EXERCISE GOAL: List every line in the entries below that contains the string "http", treating uppercase and lowercase letters as different.
═════ DATASET CONTENT
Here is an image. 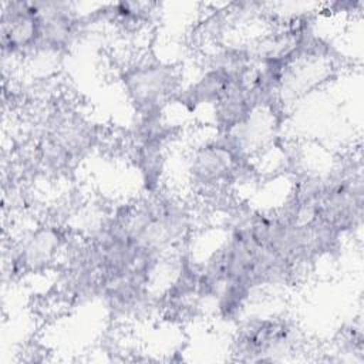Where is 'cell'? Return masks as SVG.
<instances>
[{
	"mask_svg": "<svg viewBox=\"0 0 364 364\" xmlns=\"http://www.w3.org/2000/svg\"><path fill=\"white\" fill-rule=\"evenodd\" d=\"M1 16V46L4 53L16 54L37 48L40 41V16L37 3L13 1Z\"/></svg>",
	"mask_w": 364,
	"mask_h": 364,
	"instance_id": "cell-2",
	"label": "cell"
},
{
	"mask_svg": "<svg viewBox=\"0 0 364 364\" xmlns=\"http://www.w3.org/2000/svg\"><path fill=\"white\" fill-rule=\"evenodd\" d=\"M125 87L144 118L158 117L164 98L173 90L176 77L169 67L144 64L129 70Z\"/></svg>",
	"mask_w": 364,
	"mask_h": 364,
	"instance_id": "cell-1",
	"label": "cell"
},
{
	"mask_svg": "<svg viewBox=\"0 0 364 364\" xmlns=\"http://www.w3.org/2000/svg\"><path fill=\"white\" fill-rule=\"evenodd\" d=\"M60 242L61 237L54 229H38L30 237H27L20 252L14 257V264L30 269L41 267L51 262L60 249Z\"/></svg>",
	"mask_w": 364,
	"mask_h": 364,
	"instance_id": "cell-3",
	"label": "cell"
}]
</instances>
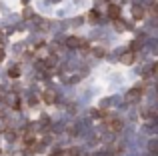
══════════
OUTPUT BELOW:
	"mask_svg": "<svg viewBox=\"0 0 364 364\" xmlns=\"http://www.w3.org/2000/svg\"><path fill=\"white\" fill-rule=\"evenodd\" d=\"M1 16V46L4 53L16 54L37 48L40 41V16L37 3L13 1Z\"/></svg>",
	"mask_svg": "<svg viewBox=\"0 0 364 364\" xmlns=\"http://www.w3.org/2000/svg\"><path fill=\"white\" fill-rule=\"evenodd\" d=\"M125 87L144 118L158 117L164 98L173 90L176 77L169 67L144 64L129 70Z\"/></svg>",
	"mask_svg": "<svg viewBox=\"0 0 364 364\" xmlns=\"http://www.w3.org/2000/svg\"><path fill=\"white\" fill-rule=\"evenodd\" d=\"M60 242L61 237L54 229H38L30 237H27L20 252L14 257V264L30 269L41 267L51 262L60 249Z\"/></svg>",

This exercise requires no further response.